Remove xenstored’s dependencies on unstable interfaces

Various xenstored implementations use libxc for two purposes. It would be a substantial advantage to move xenstored onto entirely stable interfaces, which disconnects it from the internal of the libxc.

  1. Foreign mapping of the store ring

    This is obsolete since Xen c/s 6a2de353a9 (2012) which allocated grant entries instead, to allow xenstored to function as a stub-domain without dom0 permissions. Xen c/s 38eeb3864d dropped foreign mapping for cxenstored. However, there are no OCaml bindings for libxengnttab.

    Work Items:

    • Minimal tools/ocaml/libs/xg/ binding for tools/libs/gnttab/.
    • Replicate Xen c/s 38eeb3864d for oxenstored as well.
  2. Figuring out which domain(s) have gone away

    Currently, the handling of domains is asymmetric.

    • When a domain is created, the toolstack explicitly sends an XS_INTRODUCE(domid, store mfn, store evtchn) message to xenstored, to cause xenstored to connect to the guest ring, and fire the @introduceDomain watch.

    • When a domain is destroyed, Xen fires VIRQ_DOM_EXC which is bound by xenstored, rather than the toolstack. xenstored updates its idea of the status of domains, and fires the @releaseDomain watch.

      Xenstored uses xc_domain_getinfo(), to work out which domain(s) have gone away, and only cares about the shutdown status.

      Furthermore, @releaseDomain (like VIRQ_DOM_EXC) is a single-bit message, which requires all listeners to evaluate whether the message applies to them or not.

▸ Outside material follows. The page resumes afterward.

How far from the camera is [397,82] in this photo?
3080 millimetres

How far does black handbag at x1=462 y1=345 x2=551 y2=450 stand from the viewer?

This results in a flurry of xc_domain_getinfo() calls from multiple entities in the system, which all serialise on the domctl lock in Xen.

      Work Items:

      • Figure out how shutdown status can be expressed in a stable way from Xen.
      • Figure out if VIRQ_DOM_EXC and @releaseDomain can be extended or superseded to carry at least a domid, to make domain shutdown scale better.
      • Figure out if VIRQ_DOM_EXC would better be bound by the toolstack, rather than xenstored.